User data is self contained entirely into one cluster or the other, but occasionally users interact across clusters. You can imagine a payment application where users can send payments to each other. Most users will interact with users who are near them and therefore in the same cluster, removing the need for any transaction outside of FDB. Sometimes a user will make a transfer to a user in the other cluster, and a sane choice for doing this atomically is 2 phase commit.
I’m not asking how to implement 2PC in general, but rather how to best handle a few parts of the protocol in FDB effectively.
2PC notably only ensures atomicity, so isolation is on the layer and FDB jointly to ensure.
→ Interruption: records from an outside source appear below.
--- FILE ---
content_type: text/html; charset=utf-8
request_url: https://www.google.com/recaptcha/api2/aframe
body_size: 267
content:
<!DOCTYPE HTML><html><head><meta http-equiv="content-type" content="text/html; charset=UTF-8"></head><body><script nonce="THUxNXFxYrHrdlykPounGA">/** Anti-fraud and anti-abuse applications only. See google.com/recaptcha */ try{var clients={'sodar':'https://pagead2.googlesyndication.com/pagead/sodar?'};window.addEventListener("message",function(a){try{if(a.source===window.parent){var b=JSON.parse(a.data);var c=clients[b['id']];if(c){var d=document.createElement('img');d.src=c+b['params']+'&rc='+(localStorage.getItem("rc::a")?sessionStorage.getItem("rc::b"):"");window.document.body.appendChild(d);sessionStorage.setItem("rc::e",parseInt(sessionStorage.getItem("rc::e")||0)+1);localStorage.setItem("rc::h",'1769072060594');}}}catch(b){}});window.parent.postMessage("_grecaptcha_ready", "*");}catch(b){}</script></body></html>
This comes in (at least) two parts: hiding uncommitted data from concurrent transactions in either “database”, and ensuring a transaction always can commit locally if asked to after responding to a prepare successfully.
If your define each “database” as a single user’s data in one cluster, you could add a lock key for each user to say “there is a 2PC going on for this user” and have every transaction for that user not participating in a 2PC add a read conflict range to that key. The 2PC transaction in the prepare phase writes to that key before acknowledging. This ensures concurrent transactions for that users’ data block or fail until the 2PC is over, but concurrent transactions for other users do not. You can assume all data for this user is contained within this database, including secondary indexes etc. (so no need to worry about dirty/stale reads or blocking other txns there). Any concurrent, read-only transaction which ignores the lock does it at its own risk, and writing anything at all would violate the rules unless a more fine-grained locking scheme were used.
If all transactions obey this lock, it should be possible to implement the guarantees required of participants by 2PC, correct? From a performance perspective, the per-user lock is not ideal, but it could be improved. This is ideally not an interactive transaction to minimize the time holding the lock.
The other bits are not as interesting or complicated. In the prepare phase, you log all the operations you’d like to do (set this key, clear this range etc) along with the ID of the active transaction. When your transaction logging operations commits, you acknowledge prepare. When you’re asked to commit by the transaction manager, you replay the log of operations and apply the mutations to the local FDB cluster, and because you hold the lock, you can commit knowing no other transactions could possibly conflict with you.
The failure scenarios are also not made any more difficult by FDB (only easier to handle) because the roles of the transaction manager and “databases” in the protocol are not single physical machines, but rather logical entities driven by any stateless layer process.
Questions:
- Is my description of locking and logging safe (as far as you can tell from my probably under-specified words) and did I miss any bits that could be optimized to completely skip work (like not locking at all, which I don’t think is possible)?
- Is my assumption that FDB only makes handling the failure scenarios easier true? I understand it will be slower than if each participant were a physical machine that could operate purely by itself, where a transaction could commit in say <1ms vs 3-4ms minimum in FDB, but I don’t think this makes it any more difficult to implement 2PC correctly.
Sorry for the wall of text! Hopefully this discussion can spark some interest among people who are interested in using FDB as the building block for a global distributed database.